The lack of federal regulation in this and other instances of DNA use will be addressed in the Policy Forum section in the July 3 issue of Science by Sandra Soo-Jin Lee, PhD, of the Stanford Center for Biomedical Ethics, and colleagues from four other universities. The need for a clear set of rules governing genetic ancestry testing is becoming more urgent, Lee said, given the proliferation of private corporations that promise consumers insight into their genetic origins.

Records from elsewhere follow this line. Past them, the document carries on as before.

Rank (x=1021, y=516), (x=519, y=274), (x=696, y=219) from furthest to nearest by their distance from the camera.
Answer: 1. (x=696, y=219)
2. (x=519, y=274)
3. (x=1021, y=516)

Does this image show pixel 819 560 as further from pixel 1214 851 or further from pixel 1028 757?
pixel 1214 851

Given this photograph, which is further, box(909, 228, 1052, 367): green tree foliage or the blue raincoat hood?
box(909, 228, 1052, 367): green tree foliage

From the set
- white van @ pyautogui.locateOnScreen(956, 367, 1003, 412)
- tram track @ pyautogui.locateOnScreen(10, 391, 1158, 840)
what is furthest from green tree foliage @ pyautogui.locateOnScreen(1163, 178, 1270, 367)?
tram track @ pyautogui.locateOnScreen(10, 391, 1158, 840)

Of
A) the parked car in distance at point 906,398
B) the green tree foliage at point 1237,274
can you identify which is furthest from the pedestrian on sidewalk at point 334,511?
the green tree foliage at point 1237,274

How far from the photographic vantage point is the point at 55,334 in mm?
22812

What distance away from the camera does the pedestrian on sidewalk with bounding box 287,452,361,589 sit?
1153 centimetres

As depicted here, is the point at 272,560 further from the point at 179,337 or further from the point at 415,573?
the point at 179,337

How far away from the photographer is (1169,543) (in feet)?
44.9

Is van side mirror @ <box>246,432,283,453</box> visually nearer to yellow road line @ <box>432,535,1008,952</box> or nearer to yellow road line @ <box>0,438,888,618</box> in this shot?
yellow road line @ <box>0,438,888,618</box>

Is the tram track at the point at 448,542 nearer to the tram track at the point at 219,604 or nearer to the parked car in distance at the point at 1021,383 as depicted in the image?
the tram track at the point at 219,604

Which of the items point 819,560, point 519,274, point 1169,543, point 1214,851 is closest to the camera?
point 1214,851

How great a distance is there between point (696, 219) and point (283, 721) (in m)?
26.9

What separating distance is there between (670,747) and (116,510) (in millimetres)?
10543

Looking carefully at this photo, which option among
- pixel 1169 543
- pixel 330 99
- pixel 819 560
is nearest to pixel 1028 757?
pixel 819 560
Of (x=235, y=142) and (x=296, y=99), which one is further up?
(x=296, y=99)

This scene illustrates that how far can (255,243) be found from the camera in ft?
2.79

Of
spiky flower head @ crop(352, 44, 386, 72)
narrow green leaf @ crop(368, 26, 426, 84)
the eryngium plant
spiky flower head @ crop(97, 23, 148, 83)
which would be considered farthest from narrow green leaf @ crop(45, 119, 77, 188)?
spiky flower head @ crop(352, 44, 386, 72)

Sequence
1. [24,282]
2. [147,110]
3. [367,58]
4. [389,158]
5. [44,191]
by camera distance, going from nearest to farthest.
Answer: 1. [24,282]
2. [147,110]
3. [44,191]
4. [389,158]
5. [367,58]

“Direct-to-consumer genetic ancestry tests fall into an unregulated no-man’s land,” Lee and her colleagues wrote, “with little oversight and few industry guidelines to ensure the quality, validity and interpretation of information sold.”

Genetic ancestry tests, which can cost just a few hundred dollars and require only a simple cheek swab, are gaining popularity among genealogy hobbyists and curiosity-seekers. But without clear rules and regulations, consumers may not be getting what they were promised. (Lee wrote specifically about the challenges posed by the direct-to-consumer genetic testing industry in the June 5 issue of The American Journal of Bioethics.)

In this new piece, Lee and her co-authors respond to recent testing guidelines issued by the American Society of Human Genetics to discuss more broadly how policies that govern ancestry testing, including genetics research, are insufficient. While the federal Office of Human Research Protections requires researchers to obtain consent from donors of DNA, the rules aren’t clear about how scientists can then use these samples. In the Havasupai case, for instance, samples weren’t tagged with individuals’ names, so scientists believed they were free to use them for later studies. The problem is that, because scientists can now identify the ancestry behind the DNA, such samples can be used to draw conclusions about small, possibly vulnerable groups of people.

According to Lee and her colleagues, developing a set of rules is challenging because of the diverse interests of the different groups involved in genetic testing: for-profit companies, academic scientists, casual consumers, Native American tribes and specific ethnic or racial subsets of the population. Oftentimes, conversations among these players can be muddied by unclear terminology and disagreements about the nature of concepts such as “origin.” To geneticists, that word might conjure visions of genetic markers, the authors wrote. But to Native Americans, “origin” might mean a location or landscape important to the tribe’s cultural identity.

To bring the sides together, the authors call for stronger federal oversight. “We encourage regulatory agencies such as the Federal Trade Commission, the Food and Drug Administration, and the Centers for Disease Control to help set industry standards for responsible and accountable practices in genetic ancestry testing,” said co-author Kimberly TallBear, PhD, assistant professor of science, technology and environmental policy at UC-Berkeley. Such leadership will be necessary, the authors wrote, in managing conflicts between groups that have given “little indication” that compromise will come easy.